The iStent infinite is contraindicated in eyes with angle-closure glaucoma where the angle has not been surgically opened, acute traumatic, malignant, active uveitic, or active neovascular glaucoma, discernible congenital anomalies of the anterior chamber (AC) angle, retrobulbar tumor, thyroid eye disease, or Sturge-Weber Syndrome or any other type of condition that may cause elevated episcleral venous pressure.

Warnings

Gonioscopy should be performed prior to surgery to exclude congenital anomalies of the angle, PAS, rubeosis, or conditions that would prohibit adequate visualization that could lead to improper placement of the stent and pose a hazard.

MRI Information

The iStent infinite is MR-Conditional, i.e., the device is safe for use in a specified MR environment under specified conditions; please see Directions for Use (DFU) label for details.

Precautions

The surgeon should monitor the patient postoperatively for proper maintenance of IOP. Three out of 61 participants (4.9%) in the pivotal clinical trial were phakic.

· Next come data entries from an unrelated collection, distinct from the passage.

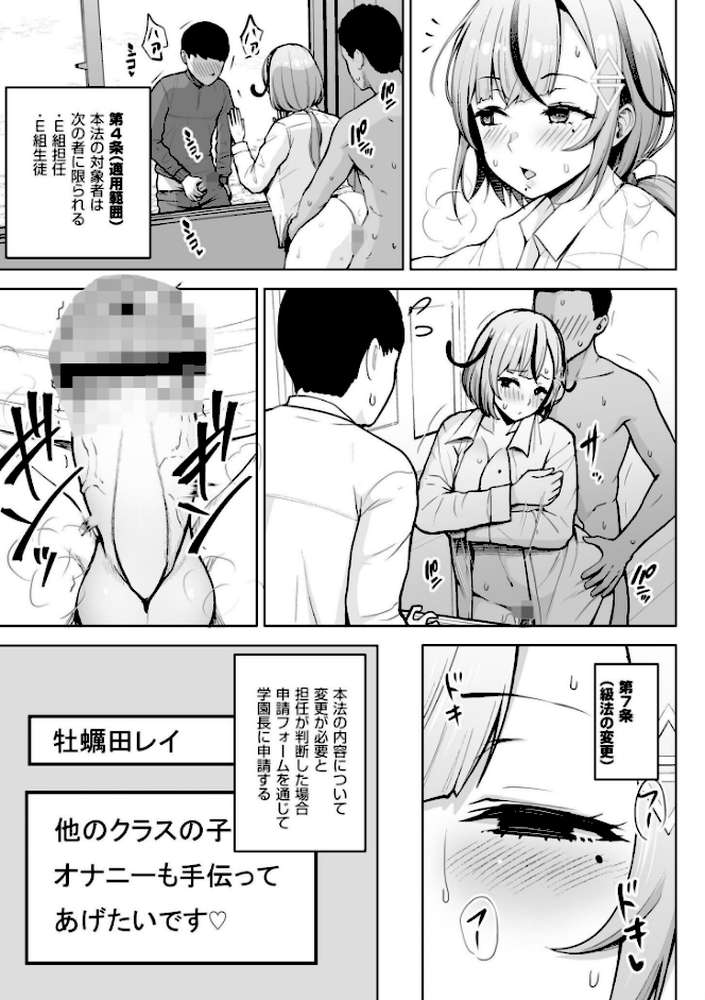 3年イカ組カキタレ先生complete by ヂイスケ COMIC快艶編集部 (p19)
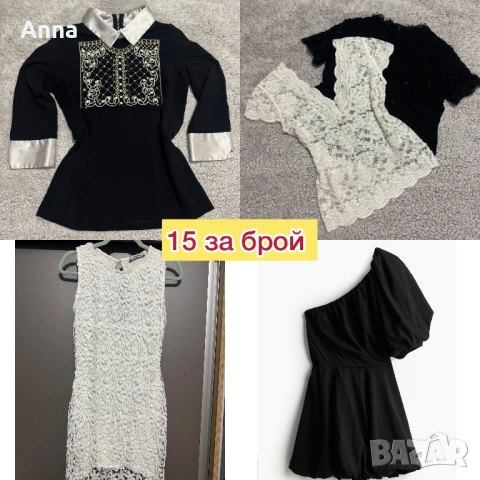 Дамски дрехи 🔥! Отлично качество, размер M 🌸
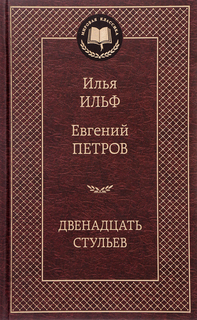 Двенадцать Стульев Азбука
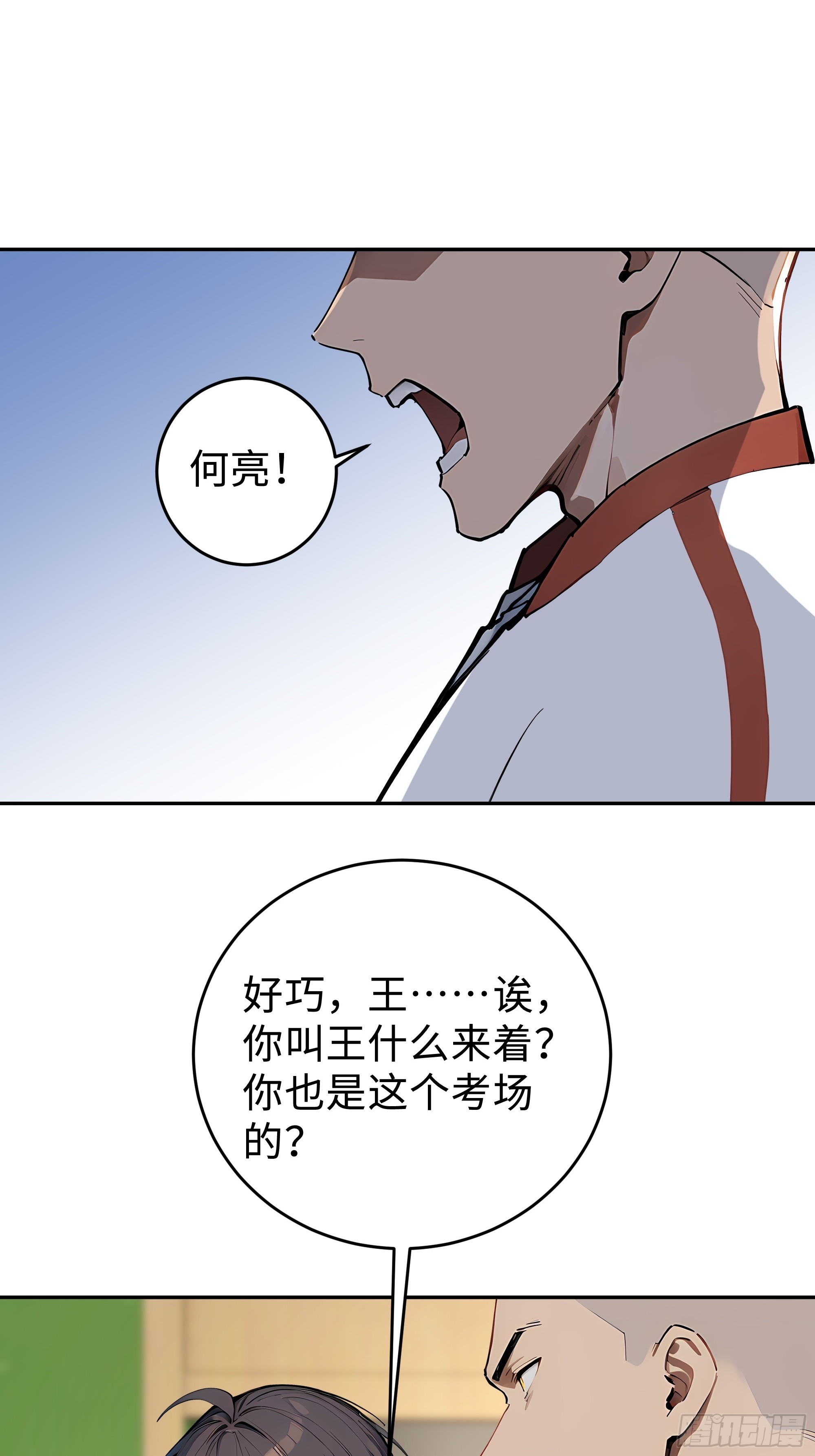 11    拉爆全场(1/2)-第11话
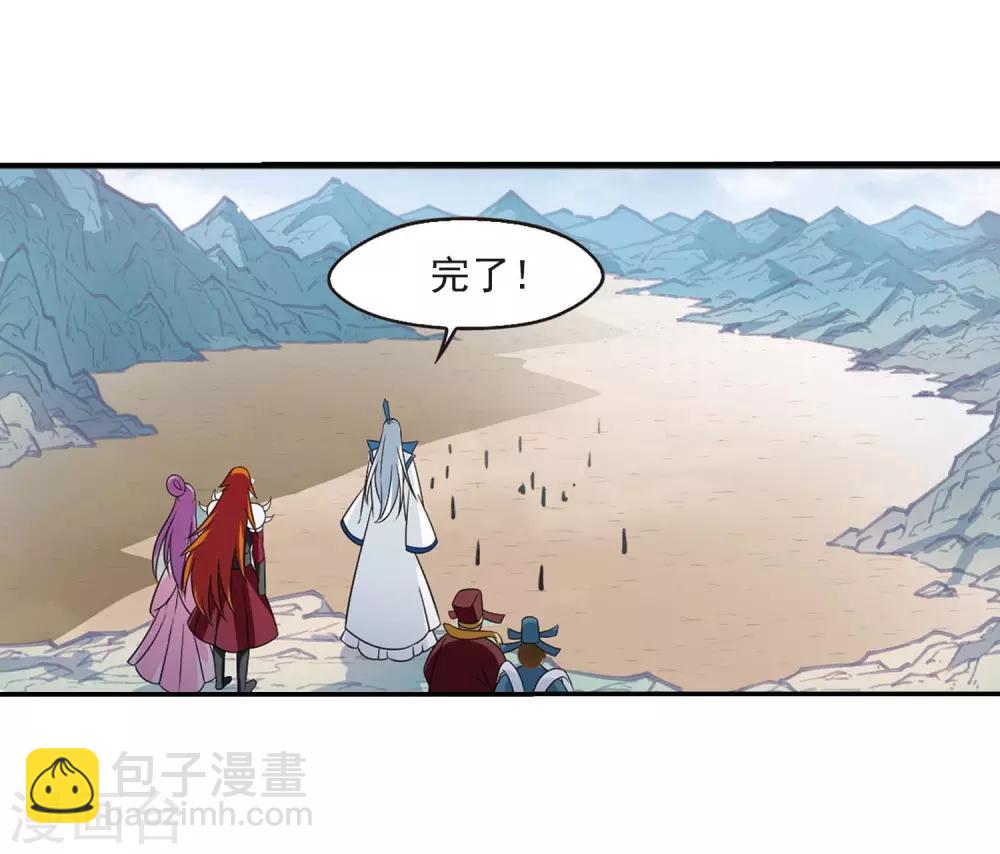 第409话 火麒麟223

Therefore, there is insufficient evidence to determine whether the clinical performance of the device may be different in those who are phakic versus in those who are pseudophakic.

Adverse Events

The most common postoperative adverse events reported in the iStent infinite pivotal trial included IOP increase ≥ 10 mmHg vs. baseline IOP (8.2%), loss of BSCVA ≥ 2 lines (11.5%), ocular surface disease (11.5%), perioperative inflammation (6.6%) and visual field loss ≥ 2.5 dB (6.6%).

Caution

Federal law restricts this device to sale by, or on the order of, a physician. Please see DFU for a complete list of contraindications, warnings, precautions, and adverse events.